We used to eat crackers a lot. We don’t eat them as much anymore, but when we do, we eat Triscuit Thin Crips
We used to drink a lot of juice. We don’t drink it as much anymore, but when we do, we drink organic or 100% juice, no extra ingredients. We do still use juice in smoothies, though; you just have to watch the sugar content when you’re using juice and fruit in your smoothies
(Sorry it’s sideways) This is Paul’s new best friend, the blender. We use it at least once a day, if not twice
And, of course, we can’t leave out…
We go to Jimmy John’s every Thursday night after Kid’s Club. We get a #6 Unwich (The Vegeterian) with no mayo (red wine vinegarette, instead) wrapped in lettuce instead of bread
We go to Subway at least once a week.
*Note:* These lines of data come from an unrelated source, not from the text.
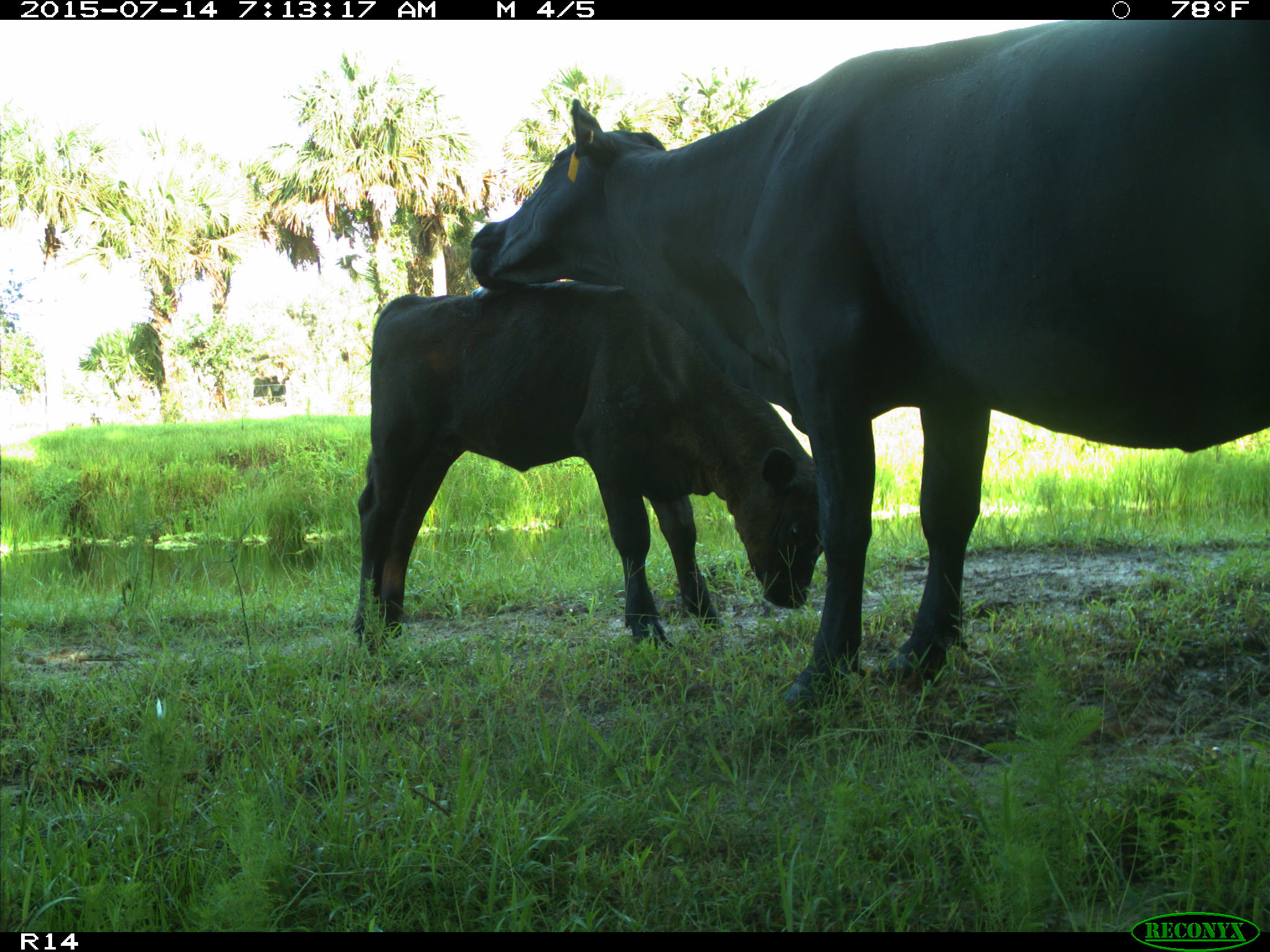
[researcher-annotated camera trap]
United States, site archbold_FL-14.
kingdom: Animalia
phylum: Chordata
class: Mammalia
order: Artiodactyla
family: Bovidae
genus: Bos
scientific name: Bos taurus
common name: domestic cow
Bos taurus (domestic cow).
Before Lent we usually got the Sweet Onion Chicken Teriyaki, but now we get the Vegeterian…
So, there it is. Our “healthy choices” that we eat. And, for those who think that healthy doesn’t taste good, here’s our dinner from tonight.
All Veggie Pizza…
Whole wheat crust, cheese, onions, black olives, tomatoes, green peppers, and red peppers…yummy!!
And, this is our favorite place to go workout…
Lacon Fitness and Tan…thanks Amanda and Cliff!!